CRN Polska CRN Polska: Czas goni nie tylko odpowiedzialnych za CEPiK. Jakie poza tym systemy informatyczne w administracji publicznej muszą działać przed przystąpieniem Polski do Unii Europejskiej?

Gustaw Pietrzyk: Z całą pewnością należą do nich tworzone w resorcie finansów systemy do zarządzania unijnymi środkami pomocowymi oraz dla służb celnych. Poza tym Główny Urząd Statystyczny musi zbudować system do zarządzania rejestrem obrotu gospodarczego wewnątrz unii. Po integracji nie wystarczą już do tego dokumenty SAD, których nie spotkamy w handlu między krajami unijnymi. Wreszcie niezwykle istotna jest terminowa i udana realizacja IACS.

CRN Polska Czy istnieje ryzyko, że nie uda się na czas zbudować jednego lub więcej systemów informatycznych istotnych dla naszego wejścia do UE?

Gustaw Pietrzyk: Na ten temat może kompetentnie wyrażać się jedynie minister Wojciech Szewko.

CRN Polska Pan minister Szewko uważa, że takie ryzyko istnieje. Czy pan, do niedawna odpowiedzialny za koordynację działań związanych z rozwojem informatyki w administracji rządowej, jest tego samego zdania?

Gustaw Pietrzyk: Biorąc pod uwagę zagrożenia i przeszkody, o których wcześniej mówiłem, tak. Uważam, że takie ryzyko istnieje. A ponieważ oznaczałoby to ponoszenie przez nas strat po wejściu do UE – choć doprawdy trudno powiedzieć jak dużych – należy to ryzyko zminimalizować.

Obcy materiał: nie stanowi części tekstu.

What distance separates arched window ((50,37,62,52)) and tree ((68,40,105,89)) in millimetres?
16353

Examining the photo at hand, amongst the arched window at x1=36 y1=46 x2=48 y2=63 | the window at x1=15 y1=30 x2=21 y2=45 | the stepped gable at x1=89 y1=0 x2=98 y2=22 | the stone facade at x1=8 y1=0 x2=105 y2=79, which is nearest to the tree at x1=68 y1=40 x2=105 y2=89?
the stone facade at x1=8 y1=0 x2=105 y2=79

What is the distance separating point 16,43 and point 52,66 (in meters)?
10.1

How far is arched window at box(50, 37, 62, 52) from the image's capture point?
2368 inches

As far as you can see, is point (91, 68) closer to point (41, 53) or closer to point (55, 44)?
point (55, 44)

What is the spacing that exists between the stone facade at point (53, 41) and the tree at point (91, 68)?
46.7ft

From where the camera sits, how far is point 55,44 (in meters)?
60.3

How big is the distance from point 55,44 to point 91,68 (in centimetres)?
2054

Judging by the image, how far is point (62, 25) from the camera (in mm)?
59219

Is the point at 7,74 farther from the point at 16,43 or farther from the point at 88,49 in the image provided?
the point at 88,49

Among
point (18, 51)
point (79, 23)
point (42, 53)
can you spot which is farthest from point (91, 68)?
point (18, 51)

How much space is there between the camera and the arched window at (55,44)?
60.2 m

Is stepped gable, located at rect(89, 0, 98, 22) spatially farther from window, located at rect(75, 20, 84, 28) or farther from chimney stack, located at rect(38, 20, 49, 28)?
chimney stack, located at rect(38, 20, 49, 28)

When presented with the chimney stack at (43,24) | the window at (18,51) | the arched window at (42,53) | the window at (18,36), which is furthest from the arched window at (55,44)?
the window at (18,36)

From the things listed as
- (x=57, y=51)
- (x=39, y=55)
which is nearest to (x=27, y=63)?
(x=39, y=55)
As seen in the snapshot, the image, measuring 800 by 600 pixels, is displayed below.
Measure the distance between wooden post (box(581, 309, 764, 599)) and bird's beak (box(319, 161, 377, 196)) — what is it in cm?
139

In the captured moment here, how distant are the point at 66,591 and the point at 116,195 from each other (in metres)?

CRN Polska Jednym ze sposobów ma być seria audytów systemów IT w administracji publicznej. Zapowiedział je niedawno minister Wojciech Szewko. Jak pan sądzi, jakie podmioty mają szansę na przeprowadzenie takich badań?

Gustaw Pietrzyk: Możliwości jest kilka. Jedną z nich jest stworzenie zespołu niezależnych fachowców w resorcie ds. informatyzacji. Pozostaje pytanie, który fachowiec zgodzi się na płace budżetówki? Drugim wyjściem jest ogłoszenie przetargu na przeprowadzenie audytu. Potrzebne byłyby wówczas firmy audytorskie, niezwiązane z tworzeniem audytowanych rozwiązań. A trudno na polskim rynku o firmę, która zajmuje się tylko badaniem rozwiązań IT, ale jednocześnie takich rozwiązań nie kreuje. Na szczęście rynek nie znosi próżni i takie firmy z pewnością by się znalazły. Na rynku jest sporo fachowców, którzy stworzyliby firmy w celu przeprowadzania audytu systemów IT w administracji publicznej.

CRN Polska A propos fachowców, czy nie oni częściowo ponoszą winę za kłopoty z informatyzacją kraju?

Gustaw Pietrzyk: Coś w tym jest… Już dawno zauważyłem, że między dużymi polskimi firmami IT toczona jest bezwzględna walka. Przegrani w przetargach szukają haków na zwycięzców i upowszechniają pogląd, że to oni złożyli najlepszą ofertę, a jedynym powodem ich porażki jest korupcja urzędników. Zwycięzcy często godzą się na nierealne terminy, a potem ich nie dotrzymują. Animozje między graczami rynkowymi powodują, że nie ma mowy o tworzeniu konsorcjów w celu zrealizowania projektów. A media skwapliwie o tym donoszą, utwierdzając społeczeństwo w przekonaniu, że pieniądze przeznaczone na budowę systemów IT to pieniądze wyrzucone w błoto. W takim klimacie trudno prowadzić lobbing na rzecz informatyzacji kraju.